:: Provided data ::

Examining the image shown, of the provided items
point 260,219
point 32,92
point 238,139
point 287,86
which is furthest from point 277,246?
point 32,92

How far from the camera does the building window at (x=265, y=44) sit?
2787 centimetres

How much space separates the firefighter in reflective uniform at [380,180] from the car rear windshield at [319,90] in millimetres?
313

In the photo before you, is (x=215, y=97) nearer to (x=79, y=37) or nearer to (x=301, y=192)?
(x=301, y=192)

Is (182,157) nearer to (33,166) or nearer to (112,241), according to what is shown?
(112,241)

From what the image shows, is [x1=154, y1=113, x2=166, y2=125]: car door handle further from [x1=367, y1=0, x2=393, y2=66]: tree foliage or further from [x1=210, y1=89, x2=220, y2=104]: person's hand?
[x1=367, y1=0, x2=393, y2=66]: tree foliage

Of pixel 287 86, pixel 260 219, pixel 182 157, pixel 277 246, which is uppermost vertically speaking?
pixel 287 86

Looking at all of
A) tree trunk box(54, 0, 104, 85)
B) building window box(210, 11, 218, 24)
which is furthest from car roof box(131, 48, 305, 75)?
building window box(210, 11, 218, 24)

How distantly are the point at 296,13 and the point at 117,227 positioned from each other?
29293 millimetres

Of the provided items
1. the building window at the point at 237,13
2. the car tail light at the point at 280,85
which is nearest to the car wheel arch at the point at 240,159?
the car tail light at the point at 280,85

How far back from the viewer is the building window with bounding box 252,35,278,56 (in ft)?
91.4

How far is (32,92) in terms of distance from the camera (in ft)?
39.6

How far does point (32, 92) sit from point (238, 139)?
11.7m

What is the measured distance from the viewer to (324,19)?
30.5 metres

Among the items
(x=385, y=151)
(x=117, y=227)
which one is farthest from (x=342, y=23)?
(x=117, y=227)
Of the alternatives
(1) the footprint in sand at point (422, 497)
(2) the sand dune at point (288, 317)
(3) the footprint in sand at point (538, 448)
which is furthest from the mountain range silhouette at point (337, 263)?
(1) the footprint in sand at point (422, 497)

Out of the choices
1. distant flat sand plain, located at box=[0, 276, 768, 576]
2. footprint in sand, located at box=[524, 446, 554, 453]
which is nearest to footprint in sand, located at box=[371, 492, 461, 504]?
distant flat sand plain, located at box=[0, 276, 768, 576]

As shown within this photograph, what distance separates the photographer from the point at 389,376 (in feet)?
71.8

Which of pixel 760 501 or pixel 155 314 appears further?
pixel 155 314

:::

Written exercise
Please copy out all of the data above word for word, changing nothing.

Task solution
Examining the image shown, of the provided items
point 260,219
point 32,92
point 238,139
point 287,86
which is furthest from point 277,246?
point 32,92

How far from the camera does the building window at (x=265, y=44) sit?
2787 centimetres

How much space separates the firefighter in reflective uniform at [380,180] from the car rear windshield at [319,90] in millimetres?
313

In the photo before you, is (x=215, y=97) nearer to (x=79, y=37) or nearer to (x=301, y=192)?
(x=301, y=192)

Is (182,157) nearer to (33,166) or nearer to (112,241), according to what is shown?
(112,241)

From what the image shows, is [x1=154, y1=113, x2=166, y2=125]: car door handle further from [x1=367, y1=0, x2=393, y2=66]: tree foliage or further from [x1=210, y1=89, x2=220, y2=104]: person's hand?
[x1=367, y1=0, x2=393, y2=66]: tree foliage

Of pixel 287 86, pixel 260 219, pixel 182 157, pixel 277 246, which is uppermost vertically speaking?
pixel 287 86

Looking at all of
A) tree trunk box(54, 0, 104, 85)
B) building window box(210, 11, 218, 24)
which is furthest from car roof box(131, 48, 305, 75)?
building window box(210, 11, 218, 24)

How distantly are the point at 296,13 and the point at 117,227 positioned from each other?
29293 millimetres

Of the provided items
1. the building window at the point at 237,13
2. the car tail light at the point at 280,85
which is nearest to the car wheel arch at the point at 240,159?
the car tail light at the point at 280,85

How far back from the viewer is the building window with bounding box 252,35,278,56 (in ft)?
91.4

How far is (32,92) in terms of distance from the camera (in ft)?
39.6

How far does point (32, 92) sit from point (238, 139)?
11.7m

What is the measured distance from the viewer to (324,19)?
30.5 metres

Among the items
(x=385, y=151)
(x=117, y=227)
which one is farthest from (x=342, y=23)?
(x=117, y=227)
Of the alternatives
(1) the footprint in sand at point (422, 497)
(2) the sand dune at point (288, 317)
(3) the footprint in sand at point (538, 448)
which is furthest from the mountain range silhouette at point (337, 263)?
(1) the footprint in sand at point (422, 497)

Out of the choices
1. distant flat sand plain, located at box=[0, 276, 768, 576]
2. footprint in sand, located at box=[524, 446, 554, 453]
which is nearest to footprint in sand, located at box=[371, 492, 461, 504]?
distant flat sand plain, located at box=[0, 276, 768, 576]

As shown within this photograph, what distance separates the photographer from the point at 389,376 (in feet)?
71.8

Which of pixel 760 501 or pixel 155 314 appears further?
pixel 155 314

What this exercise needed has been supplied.